L’arrivo del nuovo geometra e la disponibilità di due unità amministrative ha ridato ossigeno all’ufficio tecnico. Il settore, grazie alle nuove risorse a disposizione, si è potuto ridefinire nella prassi e nella struttura interna con la distribuzione delle mansioni.
E così il settore, potendo contare in 5 unità con 2 amministrativi che si occupano del cartaceo, ha messo mano all’arretrato, che a causa della carenza d’organico si era via via determinato. L’obiettivo è rimediare a stretto giro di tempo al pregresso per poter così dare risposte efficaci e veloci all’utenza e alla stessa amministrazione comunale.

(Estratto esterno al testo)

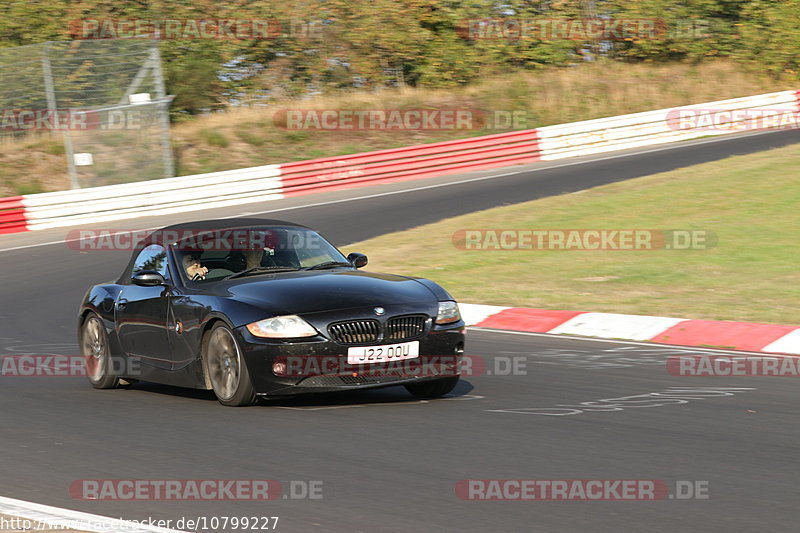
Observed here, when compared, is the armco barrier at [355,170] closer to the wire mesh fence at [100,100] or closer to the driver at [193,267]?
the wire mesh fence at [100,100]

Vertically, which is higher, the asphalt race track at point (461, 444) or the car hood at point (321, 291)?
the car hood at point (321, 291)

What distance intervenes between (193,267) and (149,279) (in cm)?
35

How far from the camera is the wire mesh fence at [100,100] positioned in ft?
77.3

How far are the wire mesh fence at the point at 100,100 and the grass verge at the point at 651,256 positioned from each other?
8134mm

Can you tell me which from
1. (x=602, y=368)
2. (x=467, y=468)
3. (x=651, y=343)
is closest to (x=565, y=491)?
(x=467, y=468)

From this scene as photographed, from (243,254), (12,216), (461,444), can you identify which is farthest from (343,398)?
(12,216)

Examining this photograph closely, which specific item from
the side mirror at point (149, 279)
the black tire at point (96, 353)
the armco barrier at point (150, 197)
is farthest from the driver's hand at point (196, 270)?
the armco barrier at point (150, 197)

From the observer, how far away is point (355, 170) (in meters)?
26.9

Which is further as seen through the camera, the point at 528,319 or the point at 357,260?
the point at 528,319

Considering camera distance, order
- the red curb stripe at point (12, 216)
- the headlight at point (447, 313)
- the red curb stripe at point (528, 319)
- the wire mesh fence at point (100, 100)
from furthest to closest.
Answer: the wire mesh fence at point (100, 100)
the red curb stripe at point (12, 216)
the red curb stripe at point (528, 319)
the headlight at point (447, 313)

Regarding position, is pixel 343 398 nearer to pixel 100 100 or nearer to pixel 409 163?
pixel 100 100

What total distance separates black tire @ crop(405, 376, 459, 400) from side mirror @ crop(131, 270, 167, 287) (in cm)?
211

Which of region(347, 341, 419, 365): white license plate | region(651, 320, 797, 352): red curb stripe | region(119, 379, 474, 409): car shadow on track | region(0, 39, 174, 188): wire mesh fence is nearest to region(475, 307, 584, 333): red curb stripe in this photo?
region(651, 320, 797, 352): red curb stripe

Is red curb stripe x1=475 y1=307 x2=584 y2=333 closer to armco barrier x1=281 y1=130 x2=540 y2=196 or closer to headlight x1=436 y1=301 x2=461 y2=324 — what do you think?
headlight x1=436 y1=301 x2=461 y2=324
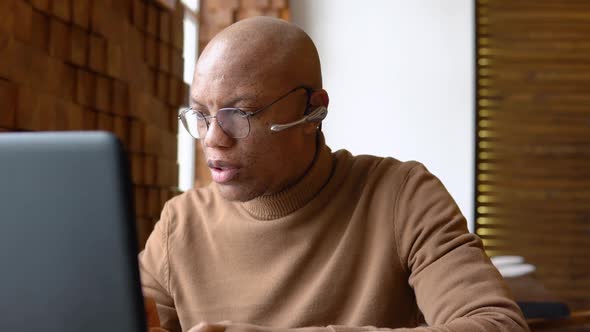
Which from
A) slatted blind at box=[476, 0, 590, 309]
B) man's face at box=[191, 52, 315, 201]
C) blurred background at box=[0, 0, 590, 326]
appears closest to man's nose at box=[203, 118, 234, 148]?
man's face at box=[191, 52, 315, 201]

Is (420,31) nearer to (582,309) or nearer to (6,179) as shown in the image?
(582,309)

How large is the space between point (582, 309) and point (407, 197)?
11.3ft

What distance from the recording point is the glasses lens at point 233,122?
4.29 ft

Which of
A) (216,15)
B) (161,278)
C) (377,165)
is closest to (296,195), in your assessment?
(377,165)

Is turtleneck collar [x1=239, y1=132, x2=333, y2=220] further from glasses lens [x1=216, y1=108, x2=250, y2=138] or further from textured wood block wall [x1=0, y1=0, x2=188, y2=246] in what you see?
textured wood block wall [x1=0, y1=0, x2=188, y2=246]

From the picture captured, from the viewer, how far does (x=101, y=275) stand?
21.7 inches

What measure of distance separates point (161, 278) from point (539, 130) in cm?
335

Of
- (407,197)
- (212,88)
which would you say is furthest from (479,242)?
(212,88)

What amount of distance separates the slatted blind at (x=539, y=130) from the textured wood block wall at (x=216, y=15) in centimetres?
124

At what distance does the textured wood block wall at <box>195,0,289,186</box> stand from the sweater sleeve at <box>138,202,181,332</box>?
7.58ft

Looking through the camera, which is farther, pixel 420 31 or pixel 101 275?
pixel 420 31

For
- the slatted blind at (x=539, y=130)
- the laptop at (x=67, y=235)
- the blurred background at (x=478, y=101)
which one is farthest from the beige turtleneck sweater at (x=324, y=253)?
the slatted blind at (x=539, y=130)

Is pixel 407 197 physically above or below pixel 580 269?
above

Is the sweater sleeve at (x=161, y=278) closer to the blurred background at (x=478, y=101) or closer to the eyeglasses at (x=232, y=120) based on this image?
the eyeglasses at (x=232, y=120)
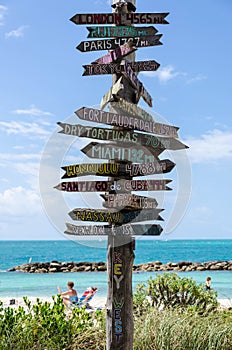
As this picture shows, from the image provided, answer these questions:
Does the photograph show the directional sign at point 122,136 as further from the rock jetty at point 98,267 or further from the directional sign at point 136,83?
the rock jetty at point 98,267

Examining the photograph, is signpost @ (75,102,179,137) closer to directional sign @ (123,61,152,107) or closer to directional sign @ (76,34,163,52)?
directional sign @ (123,61,152,107)

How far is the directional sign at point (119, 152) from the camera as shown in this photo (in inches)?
202

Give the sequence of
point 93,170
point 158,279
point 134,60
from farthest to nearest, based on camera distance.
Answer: point 158,279
point 134,60
point 93,170

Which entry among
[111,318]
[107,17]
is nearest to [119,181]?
[111,318]

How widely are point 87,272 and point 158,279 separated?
83.6 ft

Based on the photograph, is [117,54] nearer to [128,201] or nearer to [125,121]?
[125,121]

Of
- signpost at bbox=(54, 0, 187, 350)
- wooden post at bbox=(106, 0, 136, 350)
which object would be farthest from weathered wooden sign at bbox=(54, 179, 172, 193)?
wooden post at bbox=(106, 0, 136, 350)

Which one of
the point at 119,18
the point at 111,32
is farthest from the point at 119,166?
the point at 119,18

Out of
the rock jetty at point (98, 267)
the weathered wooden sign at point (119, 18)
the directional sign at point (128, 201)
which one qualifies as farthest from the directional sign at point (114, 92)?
the rock jetty at point (98, 267)

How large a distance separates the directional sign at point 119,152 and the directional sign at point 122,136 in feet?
0.21

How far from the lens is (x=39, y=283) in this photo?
29.3m

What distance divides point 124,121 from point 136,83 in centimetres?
53

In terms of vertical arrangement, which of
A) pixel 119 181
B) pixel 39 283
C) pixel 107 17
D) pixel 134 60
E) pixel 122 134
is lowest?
pixel 39 283

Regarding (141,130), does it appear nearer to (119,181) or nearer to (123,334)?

Un’esigenza imprescindibile per via della delicatezza e della funzione strategica che riveste l’ufficio. Tuttavia la buona volontà e l’organico rimpolpato rischiano di non bastare per via delle nuove norme, che hanno finito per introdurre maggiori prestazioni con la conseguenza di aumentare le incombenze burocratiche a partire dalla rendicontazione della programmazione e di ogni operazione. Il che rallenta inevitabilmente l’operatività, anche perché la rendicontazione telematica è molto complessa. Insomma l’attesa semplificazione si è purtroppo trasformata in una crescita degli adempimenti, che non è facile farvi fronte celermente.